Detroit Public Schools (DPS) would still get the $72 million a year Gov. Rick Snyder is calling for to stabilize the indebted district, but Detroit voters wouldn’t see total control of the district through an elected school board for eight years under a plan House Republicans unveiled Wednesday. 

“This is probably one of the most important things we’re going to do,” said House Appropriations Committee Chair Al Pscholka (R-Stevensville) said of keeping DPS’ doors open until the end of the school year. 

On the elected school board component, Pscholka said he did miss a call from Detroit Mayor Mike Duggan this morning. Duggan wants to see a return to an elected school board this year – some eight years earlier than what House Republicans envision. 

“I would say our experience with the elected board has not been that great,” Pscholka said. “Nor has the experience under total state control, so this is a hybrid.” 

House Democrats were quick to pan the proposal’s reliance on state oversight. 

“The state of Michigan has been operating DPS since 1999 through three administrations, and DPS is in debt and about to run out of money,” said Rep. Brian Banks (D-Detroit). “The new plan is to let the state continue to control DPS for at least another 10 years and likely more. I don’t consider leaving out parents, Detroit educators, and elected school board members and others as progress.” 

Pscholka said he believes there is a consensus among House and Senate GOP lawmakers that the issue has to be dealt with, but that the House wants a stronger emphasis on educational attainment. 

Announcement of the package in the House led Senate Majority Leader Arlen Meekhof (R-West Olive) to urge caution, in light of a Senate package that’s been in the works for several months. 

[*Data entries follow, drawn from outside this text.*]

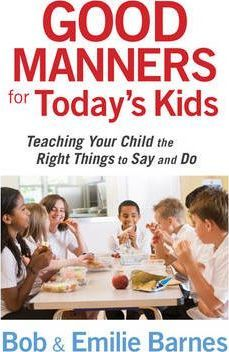 Good Manners for Today's Kids : Teaching Your Child the Right Things to Say and Do
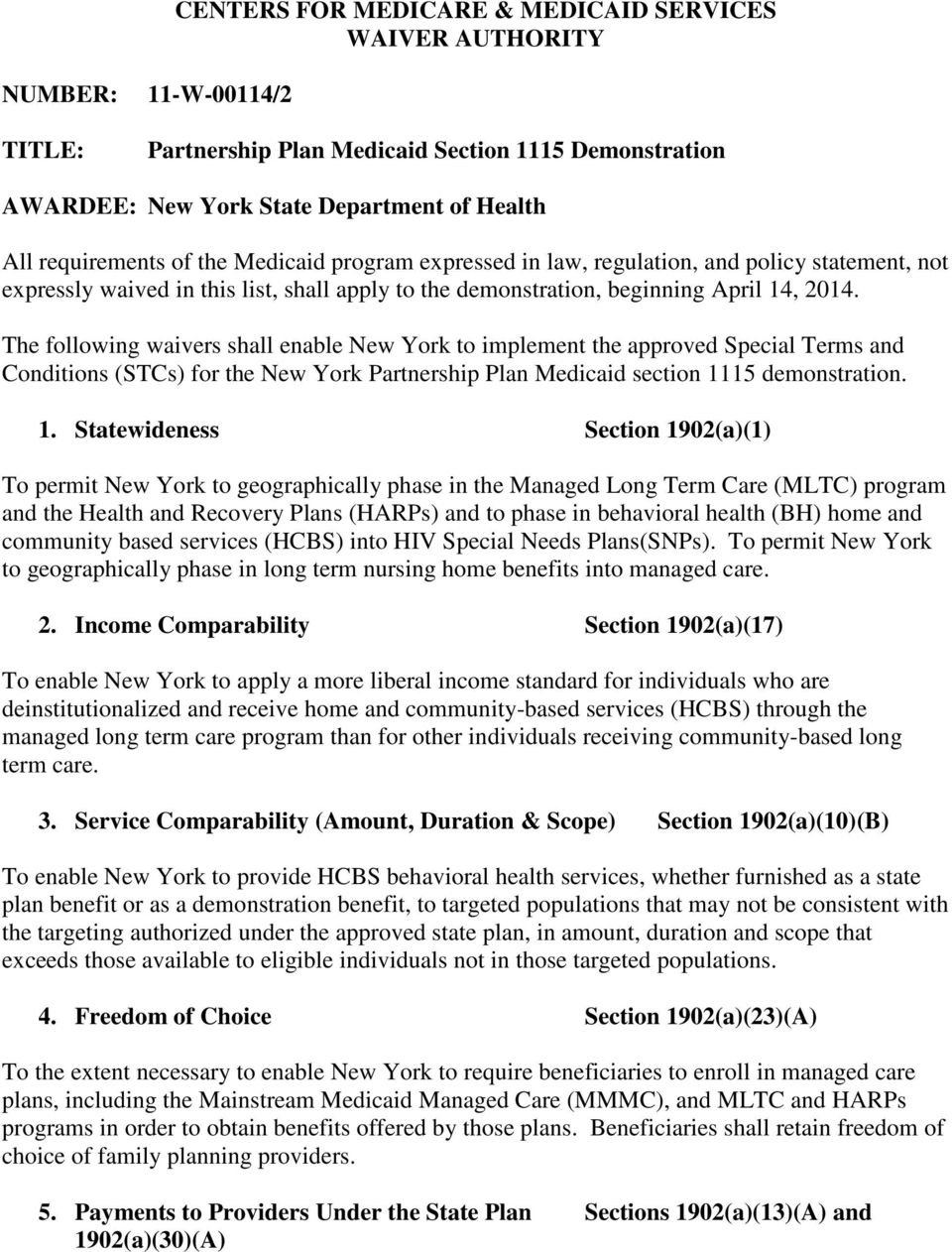 The following waivers shall enable New York to implement the approved Special Terms and Conditions (STCs) for the New York Partnership Plan Medicaid section 11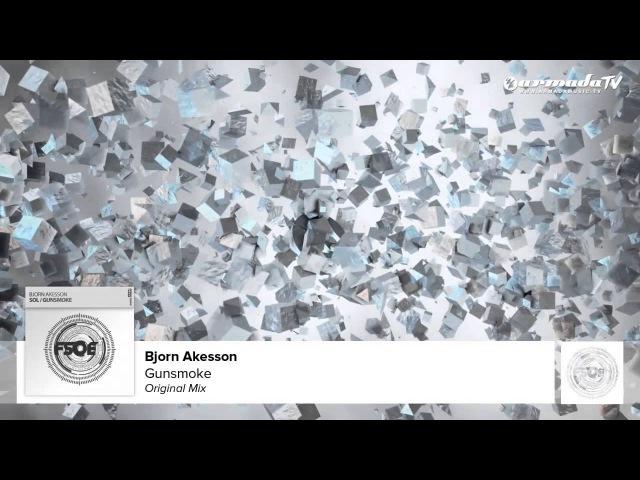 Bjorn Akesson - Gunsmoke (Original Mix)
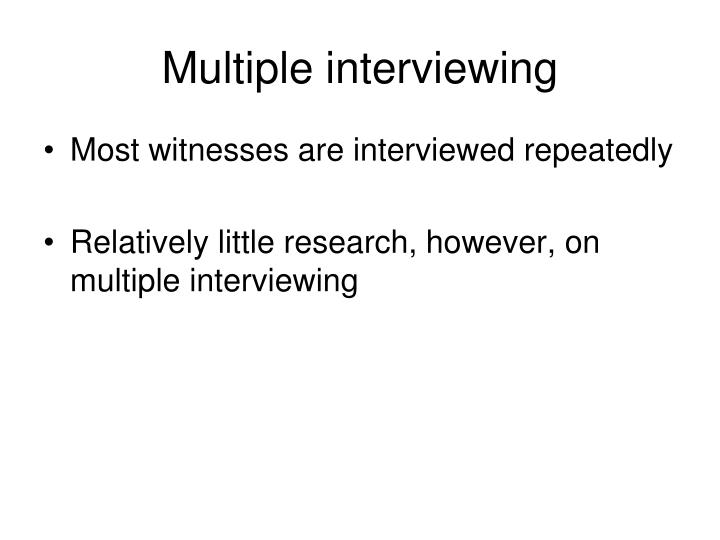 Multiple interviewing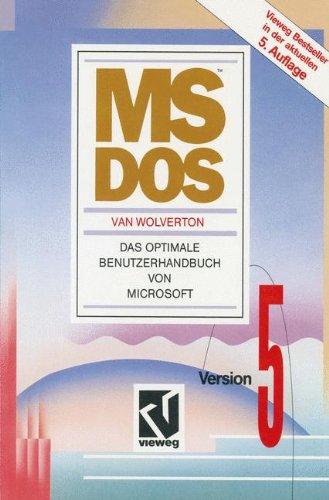 Ms-dos: Version 5. Das Optimale Benutzerhandbuch Von Microsoft: Volume 5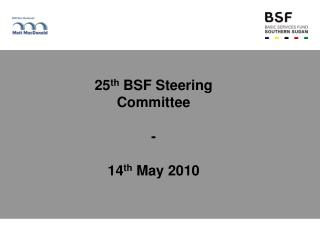 25 th  BSF Steering Committee  -  14 th  May 2010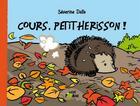 Couverture du livre « Cours, petit hérisson ! » de Severine Dalla aux éditions Vert Pomme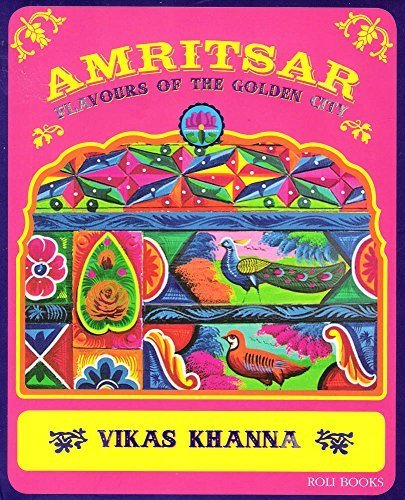 Roli Books Amritsar Flavours Of Golden City by Vikas Khanna (2014-01-01)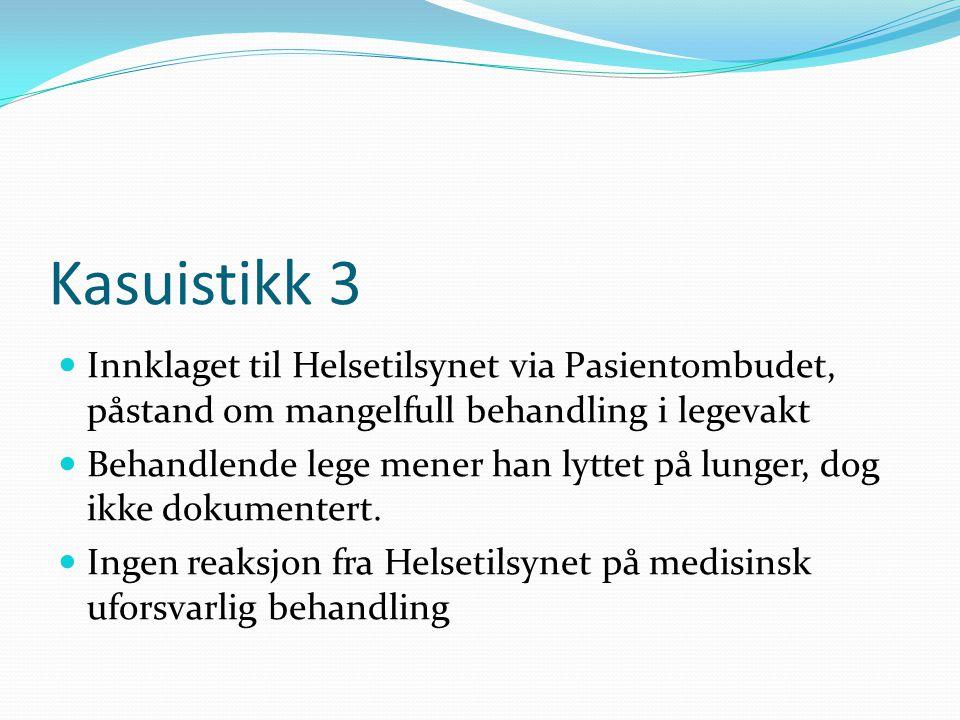 Kasuistikk 3 Innklaget til Helsetilsynet via Pasientombudet, påstand om mangelfull behandling i legevakt.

“Last that I understood I had a brief discussion with Speaker [Kevin] Cotter (R-Mt. Pleasant). He didn’t say what their issues were, but they were going to begin to discuss what they were going to do with DPS,” Meekhof told MIRS. “I cautioned them and said, ‘Look, Sen. [Goeff] Hansen’s (R-Hart) been working six or eight months on this, so let’s be cautious.” 

Rep. Daniella Garcia (R-Holland), sponsor of two bills in the package, said the House GOP plan is to put Detroit schools, including charters, under an A-F building grade system and put in place an early literacy program in the district similar to legislation the House passed earlier this session. 

Another academic change would be to allow the district to seek an alternative certification program to bring in teachers from different backgrounds. That means they wouldn’t need the teaching certificates teachers in other districts need. 

This concept, among other parts of the plan, led American Federation of Teachers (AFT) Michigan President David Hecker to call the plan “an attempt to masquerade attacks on those who teach our children as ‘putting students first.'” 

“It is not putting students first to undermine parents’ confidence that their children are being taught by competent and trustworthy people by hiring noncertified teachers or by privatizing instructional staff,” Hecker said. 

The House package incorporates Snyder’s idea of creating a new school district to handle the teaching and learning of Detroit schoolchildren while the current DPS will only exist to pay off an estimated $520 million in debt over 10 years. 

Changes to how teachers would interact with the new community district include tying merit pay increases closer to academic performance. It also increases penalties and alters the process by which a teacher strike can be initiated. These provisions are in response to the teacher ‘sick outs’ that Republicans say have “plagued the system” this year. 

House Republicans also would like to cap administration costs at the new Detroit Community Schools to six percent so they more accurately reflect the average spending among the state’s 500 plus school districts on administration. 

The package also contains concepts Garcia’s been pushing with the House Education Committee to remove from the bargaining table the topic of school calendars. 

The Garcia package, HB 5193 and HB 5194, deal with the school calendar and removing the issue from bargaining subjects for all districts. The bills are pending on the House floor. 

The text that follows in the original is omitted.